In Ireland she works as a costume maker and follows the Slow Fashion Movement. Her art is inspired by the elements and their connection with a deeper awareness.After getting a diploma in textile engineering at the I.T.I.S.V.E.M.(Valdagno IT), she specialised in pattern making and has worked in the fashion field since. In 2012 she attended the Art programme at the U. Boccioni Institute of Art (Valdagno IT), member of Galway Print studio 2016-2018.
Stephanie McLaughlin is a visual artist working in the west of Ireland. Within her practice she is drawn to unremarkable features or structures within the landscape. She depicts fragmented landscape, small structures, light and shade. McLaughlin creates these images in a manner which is visually arresting, as she is seeking a type of poetics in the landscape. McLaughlin’s oil paintings which result from this exploration, are varied in scale.
McLaughlin has had two solo exhibitions in Galway, and has been involved in numerous group shows. She was longlisted for the RDS Visual Arts Awards in 2016.
McLaughlin’s work has been purchased by Galway City Council, and she has completed numerous private commissions. She has recently competed an MA in Creative Practice at the Centre for Creative Arts and Media in Galway.
Elena Moreno is a Spanish artist, based in Galway. Passionate about art from a young age and fascinated with the creative process, Elena completed her studies in History of Art, Fine Art and Restoration in Valencia before settling in the West of Ireland.

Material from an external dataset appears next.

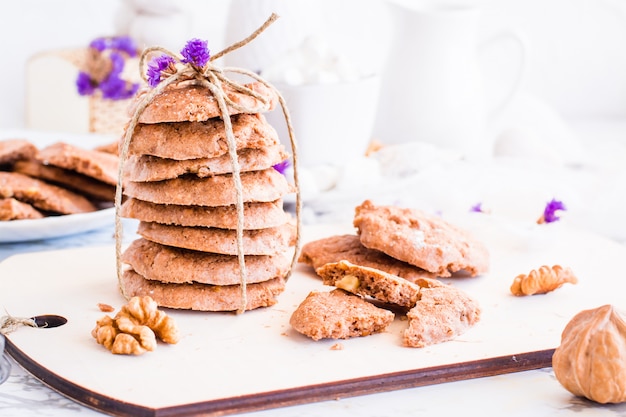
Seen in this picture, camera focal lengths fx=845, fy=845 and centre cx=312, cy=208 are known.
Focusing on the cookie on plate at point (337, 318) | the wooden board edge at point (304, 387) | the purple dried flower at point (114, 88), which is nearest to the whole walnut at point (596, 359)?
the wooden board edge at point (304, 387)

Elena’s paintings represent various themes, though they focus mainly on landscapes. She represents her surroundings with a technical skill and use of color which captures our imagination.
lived in different countries before graduating in Fine Art with honours at the Galway-Mayo Institute of Technology, Ireland. The feeling of being an outsider is expressed in artworks showing a distorted reality. The artist approaches the painting as an object, and rage catalyses compositions that have been torn apart and built up again. The use of mixed media applied in successive layers reveals the conflict of the artist and the painting freeing itself from it.
Nuala Hiney is an artist living and working in the West of Ireland. An avid walker, Nuala has years of experience trekking along pilgrim routes in Ireland and Europe. These journeys are documented with drawings and photographs and inspire her art. As a passionate archaeologist, she considers landscape in terms of time, memory and human relationships. The work has an emphasis on materiality and is multidisciplinary, consisting of drawing, mixed media, installation and painting. Her work is held in private collections and recent exhibitions include Transition 2017 and GMIT graduate shows in 2016, 2017 and 2018.
Jojo Hynes completed her MA in Fine Art at Kingston University, London and a degree in Fine Art from CCAM, GMIT, Galway. She has exhibited nationally and internationally in group and solo shows. Jojo has participated in residencies in London, Krocow, Stuggart and Budapest. As a member of the art collective Triangular Brush she has created exhibitions and events across London, Ireland and the rest of Europe.
Jojo Hynes’ current practice explores representations of real and fictional female protagonists, playing with hierarchies. She is influenced by where the past and the present meet and overlap, using collage across a range of media including film, sculpture, sound, paint and print.
Jojo Hynes is also an artist educator with over 10 years experience working with a variety of organisations in Australia, UK and Ireland. She is currently a Creative Associate for the Arts Council of Irelands Creative Schools initiative.